Remove NA by id on stacked paired observations - r

I have a df with stacked paired (time 1, time 2) observations (subject = id) of variables (v1,v2)
df <- tribble(
~id, ~time, ~v1,~ v2,
1, 1, NA, 7,
2, 1, 3, 7,
3, 1, 2, 6,
1, 2, 4, 5,
2, 2, 3, NA,
3, 2, 7, 6
)
For the paired analysis, I need to drop all ids that have NA in either time. In the example above I would be left with only id "3". How can I achieve this? (dplyr if possible.)
Thanks

Another possible solution:
library(dplyr)
df %>% group_by(id) %>% filter(!any(is.na(v1+v2))) %>% ungroup
#> # A tibble: 2 × 4
#> id time v1 v2
#> <dbl> <dbl> <dbl> <dbl>
#> 1 3 1 2 6
#> 2 3 2 7 6

We can use complete.cases and all to return only the groups that contain no NAs in v1 or v2.

■ **DATA FOR REVIEW**:
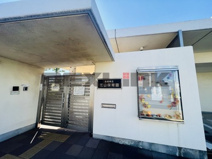 船橋市立三山保育園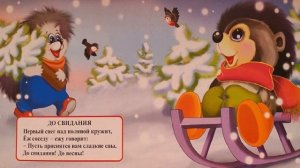 СЛОВА ВЕЖЛИВОСТИ ДЛЯ МАЛЫШЕЙ. ОБУЧАЛКА-РАЗВИВАШКА.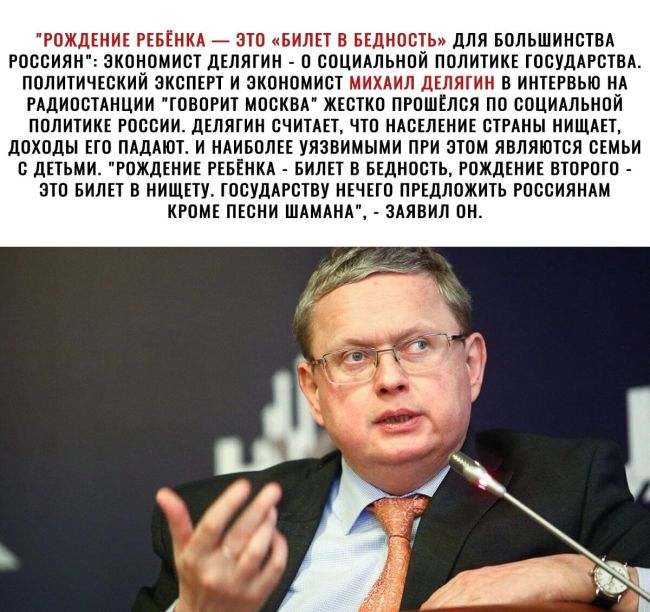 В Петербурге седьмой год подряд падает рождаемость

В 2023 году родились 49 430 детей, следует из оперативных..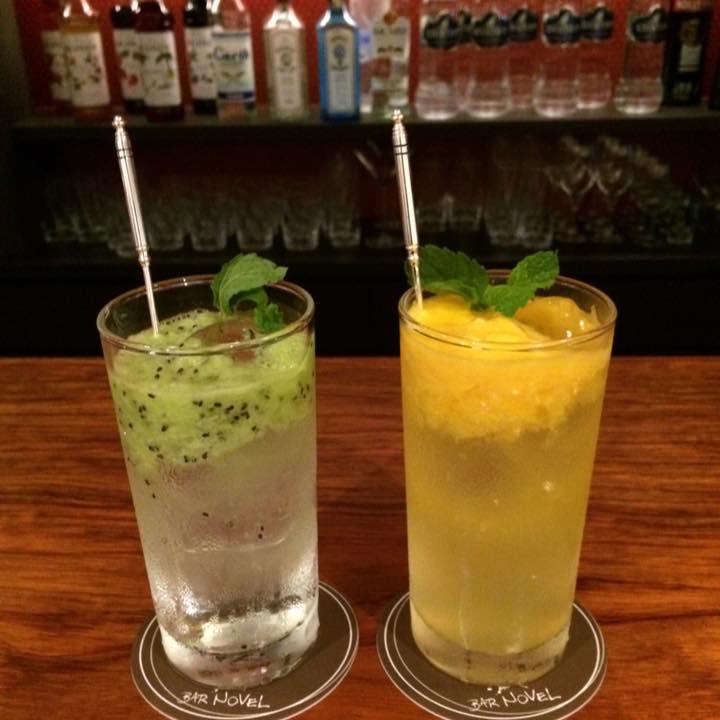 BAR NOVEL
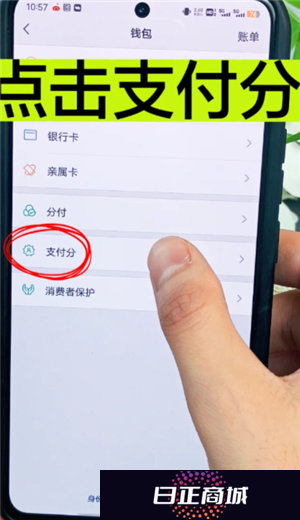 拼多多免密支付怎么关闭 拼多多免密支付怎么设置扣款顺序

■ **WHAT TO PRODUCE**: In the R forum thread, which two functions does the final reply propose for keeping only the groups with no NAs in v1 or v2?

■ **RESPONSE BOX**: complete.cases and all